Éramos un grupo variado, hijos de inmigrantes de distintas nacionalidades, y en esos días el patio era un pequeño mapa del mundo: se mezclaban el español, el italiano, el polaco, el inglés con acentos que aún no se habían borrado del todo. A mí me fascinaba escuchar esas voces tan distintas, porque me hacían sentir que el mundo era más grande que mi casa y que mi colegio, y que de algún modo todos estábamos buscando lo mismo, aunque lo dijéramos en idiomas diferentes. Pero ese sábado, las diferencias no importaban. Todos estábamos allí para lo mismo.
Las monjas y el cura corrían de un lado a otro con esa energía que tienen los adultos cuando están preparando algo importante, y el olor a hamburguesas empezaba a mezclarse con el del césped recién cortado. Yo, desde un banco, observaba aquel ajetreo con una mezcla de curiosidad y reverencia. Sí, era importante: un simulacro del Año Santo de 1975, el Jubileo convocado por el Papa Pablo VI. Para nosotros, los niños, la explicación era más sencilla: era un año especial en el que, si uno hacía ciertas cosas, podía ganar un perdón especial.
En mi mente de niña, ese perdón no era un concepto doctrinal, sino algo más parecido a una promesa: la idea de que, por muy pequeña que fuera, Dios me miraba y quería borrar algo de mi historia. No sabía muy bien qué había que borrar, pero la sola posibilidad de que alguien tan grande como Él quisiera acercarse a alguien tan pequeña como yo, me llenaba de una paz que no entendía, pero que nunca olvidaría.
Pero, claro, éramos niños de Filadelfia, hijos de inmigrantes. Roma quedaba al otro lado del océano, en los mapas de la escuela, en las páginas de los libros que las monjas nos mostraban con dedos temblorosos de emoción.
No podíamos viajar hasta allí, no teníamos pasajes ni maletas ni suficientes ahorros. Pero las monjas, que sabían de sueños y de milagros, encontraron la manera de traer el peregrinaje hasta nosotros.
Y así, en medio del patio de cemento, un grupo de padres y voluntarios levantaron algo que me dejó sin aliento: una puerta de madera pintada de un rojo intenso, como los tejados de las casas viejas de Europa. Se sostenía sola, sin paredes que la sujetaran, como un portal suspendido en el aire. Para mí, que tenía la mente llena de cuentos y de imágenes que bailaban en mi cabeza, esa puerta no era solo madera y pintura. Era el camino directo a Roma.
Estaba tan convencida de que, si la cruzaba con suficiente fe y devoción, mis pies tocarían el suelo de la Ciudad Eterna al otro lado. Que el bullicio de Filadelfia se desvanecería y en su lugar escucharía las campanas de la Basílica de San Pedro. Era la puerta que conectaba mi pequeño mundo de calles rectas y casas de ladrillo con la gran ciudad de las cúpulas doradas que veía en los libros del catecismo.

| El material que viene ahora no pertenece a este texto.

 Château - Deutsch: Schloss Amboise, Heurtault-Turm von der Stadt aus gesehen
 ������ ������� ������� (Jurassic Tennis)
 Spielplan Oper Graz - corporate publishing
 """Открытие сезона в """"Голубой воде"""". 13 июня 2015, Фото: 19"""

Hicimos la fila, los niños y las niñas, con ese silencio solemne que solo se guarda cuando algo es importante de verdad. Caminamos despacio, casi sin respirar, y uno a uno cruzamos el umbral. Yo apreté los puños, cerré los ojos por un instante y di el paso. Y al otro lado, en lugar de la Plaza de San Pedro, nos recibió una sorpresa aún más dulce: el "Jardín de Nuestra Madre La Virgen María". No había cúpulas ni columnas, pero había flores de papel de colores, y una sonrisa enorme en el rostro de cada monja que nos esperaba con las manos abiertas.

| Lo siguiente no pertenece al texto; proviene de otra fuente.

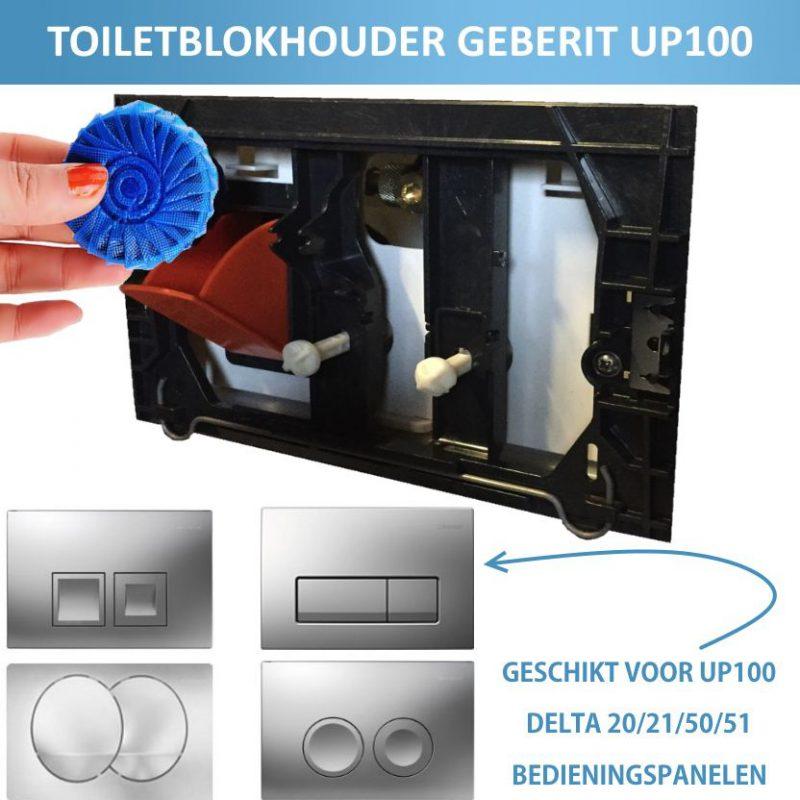 Toiletblokhouder montageset tbv Geberit UP-100-0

La seriedad religiosa se transformó de inmediato en una fiesta infantil. Nos entregaron un pequeño bultito de cordones que llevaba dentro un tesoro: un lápiz de madera recién afilado, un cuaderno rojo con las hojas en blanco esperando ser llenadas, y un bolígrafo amarillo intenso, tan brillante como el sol de mayo, que tenía grabado el símbolo de la Virgen. Lo sostuve en mis manos como si fuera una reliquia. Era mío. Ese cuaderno rojo era mío, y en sus páginas yo podía escribir mis propias oraciones, mis propios sueños.
Luego, el aroma que había estado flotando en el aire durante toda la mañana se hizo promesa cumplida: hamburguesas humeantes, pretzels crujientes y salados, y vasos de ice tea con hielo flotando. Los pretzels, con esa masa retorcida que se deshacía en la boca, eran un recordatorio silencioso de que estábamos en Filadelfia, la ciudad donde los inmigrantes alemanes habían traído esa receta años atrás. Ahora era parte de nosotros, como los acentos de nuestros padres, como las recetas que llegaban en maletas de cartón, como las canciones que nuestras abuelas cantaban en idiomas que apenas entendíamos.
Cuando terminamos de comer, las monjas nos reunieron en círculo y nos entregaron unas cartulinas grandes, de esas que se usan para los carteles de la escuela. En ellas, con letras escarchadas que brillaban bajo el sol, estaban escritas tres palabras: FE, CARIDAD y ESPERANZA. Me dieron la que decía ESPERANZA. La sostuve contra mi pecho, y en ese momento, con el patio lleno de risas y el olor a hamburguesas y el sol calentándome la espalda, sentí que esas palabras no estaban escritas en una cartulina. Estaban escritas en mi corazón.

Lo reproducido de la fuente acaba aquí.